# Factor theorem

In algebra, the factor theorem is a theorem linking factors and zeros of a polynomial. It is a special case of the polynomial remainder theorem.[1]

The factor theorem states that a polynomial ${\displaystyle f(x)}$ has a factor ${\displaystyle (x-k)}$ if and only if ${\displaystyle f(k)=0}$ (i.e. ${\displaystyle k}$ is a root).[2]

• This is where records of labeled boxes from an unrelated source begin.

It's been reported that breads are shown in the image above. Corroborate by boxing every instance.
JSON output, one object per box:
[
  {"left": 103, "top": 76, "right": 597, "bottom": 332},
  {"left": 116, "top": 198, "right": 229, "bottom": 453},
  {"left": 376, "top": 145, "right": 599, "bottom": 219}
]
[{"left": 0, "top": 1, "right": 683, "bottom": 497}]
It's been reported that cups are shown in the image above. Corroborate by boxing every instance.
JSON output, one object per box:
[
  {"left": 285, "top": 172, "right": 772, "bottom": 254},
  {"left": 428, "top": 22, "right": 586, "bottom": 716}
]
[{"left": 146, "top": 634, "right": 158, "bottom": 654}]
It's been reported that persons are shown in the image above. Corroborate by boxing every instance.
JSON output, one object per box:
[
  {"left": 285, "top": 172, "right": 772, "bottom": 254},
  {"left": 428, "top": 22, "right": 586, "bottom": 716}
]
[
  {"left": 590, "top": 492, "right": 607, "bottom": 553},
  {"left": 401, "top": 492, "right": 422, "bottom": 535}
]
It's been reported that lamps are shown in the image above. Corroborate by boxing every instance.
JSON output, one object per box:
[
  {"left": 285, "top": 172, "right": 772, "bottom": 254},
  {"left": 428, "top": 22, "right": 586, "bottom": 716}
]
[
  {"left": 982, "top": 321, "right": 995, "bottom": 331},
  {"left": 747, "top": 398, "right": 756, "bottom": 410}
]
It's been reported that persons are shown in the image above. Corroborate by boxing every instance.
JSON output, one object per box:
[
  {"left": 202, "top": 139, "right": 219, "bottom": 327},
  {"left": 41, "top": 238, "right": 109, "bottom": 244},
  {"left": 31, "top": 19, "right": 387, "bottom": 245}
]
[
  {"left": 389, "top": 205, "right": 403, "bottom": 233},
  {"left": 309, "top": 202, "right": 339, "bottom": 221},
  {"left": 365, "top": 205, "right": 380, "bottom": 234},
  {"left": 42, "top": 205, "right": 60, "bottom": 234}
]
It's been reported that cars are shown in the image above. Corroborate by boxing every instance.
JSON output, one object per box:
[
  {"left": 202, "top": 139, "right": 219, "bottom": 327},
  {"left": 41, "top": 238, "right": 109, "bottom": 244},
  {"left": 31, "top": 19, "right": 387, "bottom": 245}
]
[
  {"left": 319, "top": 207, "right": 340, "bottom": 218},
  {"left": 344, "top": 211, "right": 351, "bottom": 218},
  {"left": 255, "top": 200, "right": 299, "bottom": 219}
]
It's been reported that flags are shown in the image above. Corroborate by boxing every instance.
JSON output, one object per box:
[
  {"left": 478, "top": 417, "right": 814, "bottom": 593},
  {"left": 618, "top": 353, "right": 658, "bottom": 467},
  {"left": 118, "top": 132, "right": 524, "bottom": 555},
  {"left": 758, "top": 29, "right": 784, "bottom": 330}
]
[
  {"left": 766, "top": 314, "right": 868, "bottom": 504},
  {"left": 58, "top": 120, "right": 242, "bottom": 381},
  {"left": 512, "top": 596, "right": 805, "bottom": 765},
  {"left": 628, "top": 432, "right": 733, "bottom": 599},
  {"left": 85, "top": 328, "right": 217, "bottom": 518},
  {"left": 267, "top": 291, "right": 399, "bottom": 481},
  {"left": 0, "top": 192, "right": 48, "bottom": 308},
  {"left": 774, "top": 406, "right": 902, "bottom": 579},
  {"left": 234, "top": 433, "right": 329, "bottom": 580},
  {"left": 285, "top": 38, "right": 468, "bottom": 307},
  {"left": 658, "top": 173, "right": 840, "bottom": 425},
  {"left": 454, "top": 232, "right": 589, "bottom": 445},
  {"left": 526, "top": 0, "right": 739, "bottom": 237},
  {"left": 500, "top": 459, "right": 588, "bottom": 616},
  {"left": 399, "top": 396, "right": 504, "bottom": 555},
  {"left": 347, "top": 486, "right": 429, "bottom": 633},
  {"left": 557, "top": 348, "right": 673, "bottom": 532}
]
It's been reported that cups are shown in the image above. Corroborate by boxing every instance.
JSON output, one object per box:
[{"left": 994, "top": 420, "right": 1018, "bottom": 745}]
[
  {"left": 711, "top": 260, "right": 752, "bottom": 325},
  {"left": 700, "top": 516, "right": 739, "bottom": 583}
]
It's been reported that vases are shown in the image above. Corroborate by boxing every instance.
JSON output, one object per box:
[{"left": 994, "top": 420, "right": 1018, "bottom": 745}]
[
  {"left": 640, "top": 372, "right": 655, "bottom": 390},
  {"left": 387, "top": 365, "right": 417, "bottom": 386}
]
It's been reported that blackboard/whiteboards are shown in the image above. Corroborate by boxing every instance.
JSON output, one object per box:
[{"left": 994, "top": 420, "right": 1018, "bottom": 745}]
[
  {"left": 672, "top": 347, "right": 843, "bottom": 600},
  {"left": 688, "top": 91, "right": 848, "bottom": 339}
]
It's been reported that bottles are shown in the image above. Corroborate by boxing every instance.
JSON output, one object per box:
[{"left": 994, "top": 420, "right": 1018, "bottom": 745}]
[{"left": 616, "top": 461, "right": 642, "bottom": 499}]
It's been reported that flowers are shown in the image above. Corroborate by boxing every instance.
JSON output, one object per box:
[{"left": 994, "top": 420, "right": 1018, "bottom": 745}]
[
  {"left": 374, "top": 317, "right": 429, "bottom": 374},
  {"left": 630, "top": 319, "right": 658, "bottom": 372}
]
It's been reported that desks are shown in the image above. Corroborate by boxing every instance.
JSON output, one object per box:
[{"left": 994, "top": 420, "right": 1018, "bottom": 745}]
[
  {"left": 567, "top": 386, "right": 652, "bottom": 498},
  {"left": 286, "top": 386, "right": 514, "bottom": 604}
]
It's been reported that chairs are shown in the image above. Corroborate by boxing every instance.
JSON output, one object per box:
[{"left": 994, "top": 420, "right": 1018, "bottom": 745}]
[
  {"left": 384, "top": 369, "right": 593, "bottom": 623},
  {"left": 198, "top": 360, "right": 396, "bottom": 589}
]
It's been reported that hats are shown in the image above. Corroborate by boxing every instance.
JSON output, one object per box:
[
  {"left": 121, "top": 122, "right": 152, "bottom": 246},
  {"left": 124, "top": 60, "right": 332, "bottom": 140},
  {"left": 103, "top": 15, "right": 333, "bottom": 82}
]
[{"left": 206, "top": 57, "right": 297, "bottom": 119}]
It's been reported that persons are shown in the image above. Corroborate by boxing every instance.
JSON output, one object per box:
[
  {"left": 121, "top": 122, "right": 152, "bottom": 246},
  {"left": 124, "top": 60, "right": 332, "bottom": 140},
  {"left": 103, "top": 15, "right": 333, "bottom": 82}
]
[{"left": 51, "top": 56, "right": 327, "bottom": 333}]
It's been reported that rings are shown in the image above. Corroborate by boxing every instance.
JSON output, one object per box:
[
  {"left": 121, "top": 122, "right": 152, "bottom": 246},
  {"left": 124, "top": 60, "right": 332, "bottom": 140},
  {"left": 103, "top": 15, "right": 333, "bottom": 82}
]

## Factorization of polynomials

Two problems where the factor theorem is commonly applied are those of factoring a polynomial and finding the roots of a polynomial equation; it is a direct consequence of the theorem that these problems are essentially equivalent.

The factor theorem is also used to remove known zeros from a polynomial while leaving all unknown zeros intact, thus producing a lower degree polynomial whose zeros may be easier to find. Abstractly, the method is as follows:[3]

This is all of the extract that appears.